• The VOIDRUNNER'S CODEX is coming! Explore new worlds, fight oppressive empires, fend off fearsome aliens, and wield deadly psionics with this comprehensive boxed set expansion for 5E and A5E!

Worlds of Design: RPG Gods - Benign or Malign?

Most RPG settings have some form of godhood. Yet there are some age-old questions that come into play as you create religions.

Most RPG settings have some form of godhood. Yet there are some age-old questions that come into play as you create religions.

Deuses_Egipcios.png

By Unknown author - Os Deuses Egípcios – IMAGICK, CC BY-SA 4.0, File:Deuses Egipcios.png - Wikimedia Commons

Gods and “hokey religions” (to quote Han Solo in Star Wars a New Hope) are usually part of fantasy and science fiction role-playing games. From a world-building standpoint, you can approach religion as a form of philosophy, a way to guide one’s life, but a lot more people are into religion than philosophy. Rather than using a religion that resembles a modern day equivalent, let’s start from scratch by asking some fundamental questions:

How Many?​

How many gods are there? In human history, ancient gods often were members of a pantheon, a group of gods. So it is with many RPG campaigns and settings. Gods from these ancient pantheons (Greek and Roman most prominently) were superpowerful and immortal, but otherwise behaved much like humans. Less common was a single god, or a god who has an oppositional aspect (effectively another god) as in Manichaeism or Persia’s Zoroastrian religion (Ahura-Mazda and Ahriman). It has been uncommon to think that only “my” gods exist, and no others. The belief is more likely when there is only one (or two) god(s) in a religion rather than a pantheon. After all, if you can have a bunch of gods, why can't someone else, and those gods compete with one another?

* Given instruction 1 *
Pull out every line of the entries that contains the string "options", matching case exactly.

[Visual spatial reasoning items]
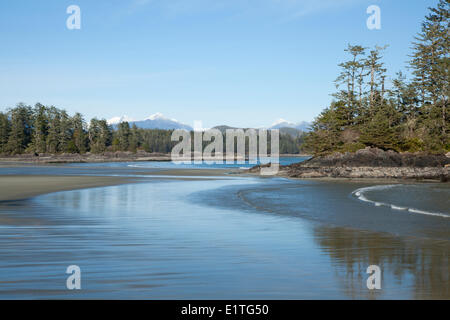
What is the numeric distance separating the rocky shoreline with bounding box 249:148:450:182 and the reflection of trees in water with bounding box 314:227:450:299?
31735 mm

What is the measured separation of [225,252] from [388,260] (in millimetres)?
3212

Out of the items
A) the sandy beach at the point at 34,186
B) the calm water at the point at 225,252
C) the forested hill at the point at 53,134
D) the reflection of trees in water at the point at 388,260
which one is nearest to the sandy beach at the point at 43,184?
the sandy beach at the point at 34,186

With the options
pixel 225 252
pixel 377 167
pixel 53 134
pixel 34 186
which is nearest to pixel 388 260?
pixel 225 252

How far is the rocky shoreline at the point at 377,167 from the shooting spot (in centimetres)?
4216

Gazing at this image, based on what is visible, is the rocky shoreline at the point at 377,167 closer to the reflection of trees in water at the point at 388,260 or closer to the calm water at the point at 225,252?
the calm water at the point at 225,252

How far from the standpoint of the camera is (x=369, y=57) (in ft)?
225

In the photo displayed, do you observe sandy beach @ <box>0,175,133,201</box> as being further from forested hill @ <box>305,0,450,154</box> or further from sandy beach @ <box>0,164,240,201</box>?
forested hill @ <box>305,0,450,154</box>

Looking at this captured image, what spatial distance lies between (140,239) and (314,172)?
36.0 meters

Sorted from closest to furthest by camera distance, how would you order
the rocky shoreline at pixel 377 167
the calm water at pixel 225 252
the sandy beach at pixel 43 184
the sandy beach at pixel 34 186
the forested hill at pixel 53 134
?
1. the calm water at pixel 225 252
2. the sandy beach at pixel 34 186
3. the sandy beach at pixel 43 184
4. the rocky shoreline at pixel 377 167
5. the forested hill at pixel 53 134

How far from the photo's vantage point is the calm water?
604cm

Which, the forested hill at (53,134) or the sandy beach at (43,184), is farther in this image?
the forested hill at (53,134)

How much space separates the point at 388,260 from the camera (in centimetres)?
789

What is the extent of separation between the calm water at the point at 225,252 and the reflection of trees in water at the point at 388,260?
2cm
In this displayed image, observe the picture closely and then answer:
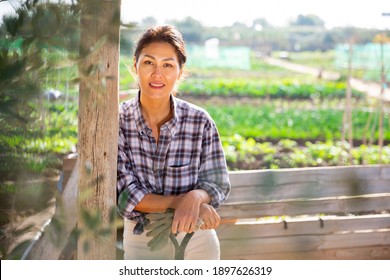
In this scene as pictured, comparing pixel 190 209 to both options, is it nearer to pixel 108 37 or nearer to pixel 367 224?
pixel 108 37

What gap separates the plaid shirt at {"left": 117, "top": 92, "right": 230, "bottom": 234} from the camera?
1.88 metres

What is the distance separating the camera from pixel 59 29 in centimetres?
80

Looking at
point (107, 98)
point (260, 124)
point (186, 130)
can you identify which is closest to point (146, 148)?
point (186, 130)

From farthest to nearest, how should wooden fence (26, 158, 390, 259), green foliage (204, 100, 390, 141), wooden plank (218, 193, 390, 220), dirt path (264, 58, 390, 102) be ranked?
dirt path (264, 58, 390, 102) < green foliage (204, 100, 390, 141) < wooden plank (218, 193, 390, 220) < wooden fence (26, 158, 390, 259)

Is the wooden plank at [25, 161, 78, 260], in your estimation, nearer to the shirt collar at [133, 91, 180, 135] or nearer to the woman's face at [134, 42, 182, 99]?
the shirt collar at [133, 91, 180, 135]

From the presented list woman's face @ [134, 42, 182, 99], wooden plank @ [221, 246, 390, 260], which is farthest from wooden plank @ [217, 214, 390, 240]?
woman's face @ [134, 42, 182, 99]

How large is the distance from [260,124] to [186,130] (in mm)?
→ 7808

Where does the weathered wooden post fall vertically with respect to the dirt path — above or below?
above

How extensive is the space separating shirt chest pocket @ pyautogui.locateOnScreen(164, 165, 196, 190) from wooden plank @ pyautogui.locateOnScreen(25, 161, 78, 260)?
34 cm

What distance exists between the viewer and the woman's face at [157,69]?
181 centimetres

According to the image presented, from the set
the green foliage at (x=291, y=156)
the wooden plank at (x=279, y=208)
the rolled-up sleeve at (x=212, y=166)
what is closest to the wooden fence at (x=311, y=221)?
the wooden plank at (x=279, y=208)

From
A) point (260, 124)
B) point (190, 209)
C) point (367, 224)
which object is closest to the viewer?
point (190, 209)

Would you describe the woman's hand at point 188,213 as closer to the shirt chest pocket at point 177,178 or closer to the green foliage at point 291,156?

* Given instruction 2 *
Write the next part of the article on gods in RPG settings, picking up right after its last sentence.

* Output 1 *
With the options
In this scene as pictured, comparing pixel 190 209 to both options, is it nearer to pixel 108 37 or nearer to pixel 367 224?

* Output 2 *
Gender?​

Male vs female? Virtually all the ancient religions were heavily male-oriented, just as societies were heavily male-oriented. Some did have powerful goddesses often related to fertility. But male orientation is not necessary in a fantasy world in which women are often treated much differently than women in the ancient world. There is some notion that in prehistoric times, some religions were heavily female oriented.

Belief?​

Do you believe? Just as in the real world, some characters are going to want nothing to do with gods, while others will devote their lives to them. Some will assume that gods are only bad for humanity, others that gods provide great good for humanity. A GM/World-Builder can influence this strongly through the actual behavior of the gods.

Do You Have a Choice?​

Is there State Sponsorship (forcing everyone to conform)? In the real world, sometimes people are free to choose their religion, other times they are required to conform to the state religion. And you have cases where the laws are devised to encourage someone to convert (as when non-Muslims paid an additional tax in the early centuries of Arab expansion). The Roman Empire changed state sponsorship from their pagan religion to Christianity in the fourth century CE. And so on. The player characters could be religionists resisting state-imposed religion.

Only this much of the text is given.